Here are just some of the theories that may be relevant* to the IB Psych’ course:
- Social Learning Theory
- Social Identity Theory
- Levels of Processing Model of Memory
- Multi-store Model of Memory
- Flashbulb Memory Theory
- Schema Theory
So what is a theory in psychology?
This is an important concept to understand because it will improve the quality and clarity of student descriptions of theories in exam answers.
Psychology is the scientific study of behaviour and mental processes. It’s primary focus, therefore, is to explain, understand and even predict these behaviours and mental processes. So a theory in psychology is a hypothesis that attempts to meet this objective. That is to say, a psychological theory is one that attempts to provide a description and/or an explanation for particular behaviour and/or mental processes.
Let’s summarise the examples above:
- FBM Theory attempts to describe a particular type of memory and explain how that memory is formed.

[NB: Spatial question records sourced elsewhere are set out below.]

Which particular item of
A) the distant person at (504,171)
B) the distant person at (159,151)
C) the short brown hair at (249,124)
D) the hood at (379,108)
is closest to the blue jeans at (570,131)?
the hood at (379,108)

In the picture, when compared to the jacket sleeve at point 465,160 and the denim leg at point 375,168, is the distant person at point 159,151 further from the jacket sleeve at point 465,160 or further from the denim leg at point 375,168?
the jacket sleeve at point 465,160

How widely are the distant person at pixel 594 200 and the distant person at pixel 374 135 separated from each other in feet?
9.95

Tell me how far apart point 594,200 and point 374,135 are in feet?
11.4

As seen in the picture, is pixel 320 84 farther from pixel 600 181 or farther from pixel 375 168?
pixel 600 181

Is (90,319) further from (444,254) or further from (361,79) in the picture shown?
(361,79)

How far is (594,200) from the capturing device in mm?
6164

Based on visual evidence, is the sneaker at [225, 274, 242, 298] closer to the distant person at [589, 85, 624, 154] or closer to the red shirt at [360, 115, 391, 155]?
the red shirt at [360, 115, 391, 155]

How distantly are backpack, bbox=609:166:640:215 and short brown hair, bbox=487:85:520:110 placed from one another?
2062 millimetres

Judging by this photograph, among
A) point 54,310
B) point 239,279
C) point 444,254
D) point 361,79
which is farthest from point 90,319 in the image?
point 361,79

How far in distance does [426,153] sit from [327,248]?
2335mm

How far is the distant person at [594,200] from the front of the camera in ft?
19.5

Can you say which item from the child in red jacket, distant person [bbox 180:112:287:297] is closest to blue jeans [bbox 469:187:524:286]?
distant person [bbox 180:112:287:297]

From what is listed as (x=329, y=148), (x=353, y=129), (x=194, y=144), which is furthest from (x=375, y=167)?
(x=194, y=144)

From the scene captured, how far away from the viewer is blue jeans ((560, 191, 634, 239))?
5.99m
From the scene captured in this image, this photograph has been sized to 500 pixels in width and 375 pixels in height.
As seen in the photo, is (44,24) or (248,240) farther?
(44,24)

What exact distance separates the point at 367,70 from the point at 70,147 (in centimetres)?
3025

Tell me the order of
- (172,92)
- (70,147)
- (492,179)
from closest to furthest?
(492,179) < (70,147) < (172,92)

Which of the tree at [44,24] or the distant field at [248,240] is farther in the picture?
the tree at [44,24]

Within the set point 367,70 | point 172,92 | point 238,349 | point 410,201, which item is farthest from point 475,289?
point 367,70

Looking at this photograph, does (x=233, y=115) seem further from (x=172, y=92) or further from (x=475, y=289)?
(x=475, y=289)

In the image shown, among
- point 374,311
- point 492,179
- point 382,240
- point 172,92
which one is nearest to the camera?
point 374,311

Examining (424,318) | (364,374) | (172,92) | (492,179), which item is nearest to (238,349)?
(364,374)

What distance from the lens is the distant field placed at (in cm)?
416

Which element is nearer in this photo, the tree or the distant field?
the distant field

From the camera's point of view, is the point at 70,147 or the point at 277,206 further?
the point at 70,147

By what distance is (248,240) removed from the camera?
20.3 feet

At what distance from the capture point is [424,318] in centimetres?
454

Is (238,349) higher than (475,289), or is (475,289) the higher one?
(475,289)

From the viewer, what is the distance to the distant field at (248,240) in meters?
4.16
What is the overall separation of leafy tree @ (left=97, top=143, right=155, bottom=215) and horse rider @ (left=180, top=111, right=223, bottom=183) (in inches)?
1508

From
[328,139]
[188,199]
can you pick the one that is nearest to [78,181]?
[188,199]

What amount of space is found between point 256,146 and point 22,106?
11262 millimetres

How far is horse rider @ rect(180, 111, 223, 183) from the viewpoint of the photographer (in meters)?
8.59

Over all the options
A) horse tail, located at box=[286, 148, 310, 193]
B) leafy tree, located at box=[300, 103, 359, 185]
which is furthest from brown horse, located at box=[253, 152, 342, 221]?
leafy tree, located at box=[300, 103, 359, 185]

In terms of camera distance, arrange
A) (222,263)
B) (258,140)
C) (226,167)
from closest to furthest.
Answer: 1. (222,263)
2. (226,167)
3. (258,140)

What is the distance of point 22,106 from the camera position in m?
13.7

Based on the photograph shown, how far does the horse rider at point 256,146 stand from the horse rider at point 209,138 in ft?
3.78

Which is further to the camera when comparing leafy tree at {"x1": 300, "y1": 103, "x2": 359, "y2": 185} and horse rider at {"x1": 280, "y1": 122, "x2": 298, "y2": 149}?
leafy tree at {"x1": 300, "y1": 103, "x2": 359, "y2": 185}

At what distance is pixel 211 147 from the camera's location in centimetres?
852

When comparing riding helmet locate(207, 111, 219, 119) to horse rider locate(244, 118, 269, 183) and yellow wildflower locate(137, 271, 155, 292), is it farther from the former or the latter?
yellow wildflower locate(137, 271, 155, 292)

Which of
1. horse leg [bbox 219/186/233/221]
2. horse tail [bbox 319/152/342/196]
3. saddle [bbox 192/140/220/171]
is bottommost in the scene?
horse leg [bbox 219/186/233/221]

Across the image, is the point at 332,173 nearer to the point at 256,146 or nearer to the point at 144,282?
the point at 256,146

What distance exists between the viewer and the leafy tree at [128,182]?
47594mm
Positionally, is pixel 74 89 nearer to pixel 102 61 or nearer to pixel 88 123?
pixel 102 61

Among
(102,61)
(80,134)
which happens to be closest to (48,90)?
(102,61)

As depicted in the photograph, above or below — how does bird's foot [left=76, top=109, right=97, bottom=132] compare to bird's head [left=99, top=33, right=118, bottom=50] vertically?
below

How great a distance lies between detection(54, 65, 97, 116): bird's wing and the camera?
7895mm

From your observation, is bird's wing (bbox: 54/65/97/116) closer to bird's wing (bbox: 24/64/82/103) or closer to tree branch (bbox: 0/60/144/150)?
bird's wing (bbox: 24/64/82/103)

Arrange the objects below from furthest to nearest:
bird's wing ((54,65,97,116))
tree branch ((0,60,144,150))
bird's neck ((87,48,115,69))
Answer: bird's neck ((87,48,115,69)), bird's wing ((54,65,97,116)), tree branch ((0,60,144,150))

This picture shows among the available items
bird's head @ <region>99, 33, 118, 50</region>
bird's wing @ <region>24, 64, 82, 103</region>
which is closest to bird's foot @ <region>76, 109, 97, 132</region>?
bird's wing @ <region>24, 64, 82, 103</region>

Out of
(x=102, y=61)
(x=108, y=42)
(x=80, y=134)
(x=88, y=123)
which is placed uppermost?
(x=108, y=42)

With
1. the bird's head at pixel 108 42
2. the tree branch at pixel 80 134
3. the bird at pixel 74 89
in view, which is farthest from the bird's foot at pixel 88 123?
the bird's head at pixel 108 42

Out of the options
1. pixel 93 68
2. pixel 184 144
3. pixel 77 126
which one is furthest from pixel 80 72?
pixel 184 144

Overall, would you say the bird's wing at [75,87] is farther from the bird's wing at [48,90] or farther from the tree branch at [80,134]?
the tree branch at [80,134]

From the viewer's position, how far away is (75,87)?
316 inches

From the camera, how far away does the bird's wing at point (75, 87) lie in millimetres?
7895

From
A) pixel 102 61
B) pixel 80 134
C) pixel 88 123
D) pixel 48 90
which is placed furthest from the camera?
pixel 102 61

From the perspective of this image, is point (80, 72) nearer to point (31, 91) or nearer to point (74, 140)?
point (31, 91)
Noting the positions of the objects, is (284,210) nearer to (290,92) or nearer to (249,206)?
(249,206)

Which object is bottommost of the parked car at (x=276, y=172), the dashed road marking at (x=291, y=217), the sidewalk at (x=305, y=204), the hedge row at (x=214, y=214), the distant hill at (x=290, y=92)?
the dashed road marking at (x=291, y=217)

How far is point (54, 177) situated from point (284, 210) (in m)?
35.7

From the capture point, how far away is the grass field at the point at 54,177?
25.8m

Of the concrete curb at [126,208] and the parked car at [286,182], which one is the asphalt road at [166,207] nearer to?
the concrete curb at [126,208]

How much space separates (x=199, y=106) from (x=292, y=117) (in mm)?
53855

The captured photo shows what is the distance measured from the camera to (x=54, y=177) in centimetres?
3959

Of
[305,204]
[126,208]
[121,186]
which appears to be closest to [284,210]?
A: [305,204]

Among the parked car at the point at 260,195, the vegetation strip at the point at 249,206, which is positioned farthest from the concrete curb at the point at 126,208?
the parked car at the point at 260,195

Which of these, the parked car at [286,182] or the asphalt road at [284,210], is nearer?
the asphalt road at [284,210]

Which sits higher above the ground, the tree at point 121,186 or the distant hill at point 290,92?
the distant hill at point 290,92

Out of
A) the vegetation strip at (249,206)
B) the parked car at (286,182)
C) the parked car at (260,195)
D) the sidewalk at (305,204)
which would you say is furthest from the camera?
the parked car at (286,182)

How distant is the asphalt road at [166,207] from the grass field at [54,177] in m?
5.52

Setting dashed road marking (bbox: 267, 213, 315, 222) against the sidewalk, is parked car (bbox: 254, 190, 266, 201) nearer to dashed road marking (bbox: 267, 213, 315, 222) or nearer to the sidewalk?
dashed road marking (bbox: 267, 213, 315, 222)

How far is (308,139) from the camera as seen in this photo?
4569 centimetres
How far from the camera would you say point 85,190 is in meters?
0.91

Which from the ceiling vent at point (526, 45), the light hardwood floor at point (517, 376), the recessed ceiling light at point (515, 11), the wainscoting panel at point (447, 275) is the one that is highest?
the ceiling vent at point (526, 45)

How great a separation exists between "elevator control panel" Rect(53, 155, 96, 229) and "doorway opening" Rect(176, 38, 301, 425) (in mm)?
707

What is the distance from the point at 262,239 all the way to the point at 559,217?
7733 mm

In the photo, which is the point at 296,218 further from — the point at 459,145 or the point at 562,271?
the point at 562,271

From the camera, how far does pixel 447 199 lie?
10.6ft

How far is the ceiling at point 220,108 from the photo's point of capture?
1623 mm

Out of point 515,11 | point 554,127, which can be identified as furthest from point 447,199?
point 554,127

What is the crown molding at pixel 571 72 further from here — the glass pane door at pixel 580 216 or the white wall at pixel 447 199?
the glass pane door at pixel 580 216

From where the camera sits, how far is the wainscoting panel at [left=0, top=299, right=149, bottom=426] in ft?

- Social Learning Theory attempts to explain how people can learning from the observation of others.
- Schema Theory attempts to describe what schema are and to explain why they’re formed
- Social Identity Theory attempts to explain underlying causes of intergroup conflict.
When students are learning about and writing about psychological theories, it is important that they can develop a conceptual understanding of what exactly the theory is attempting to explain and/or describe. In my opinion, this is the most important thing for students to understand regarding psychological theories. Everything else stems from this conceptual understanding.
A good exit ticket strategy after learning about a new theory (or revising one already studied) is to ask students to write a one sentence essay on the theory.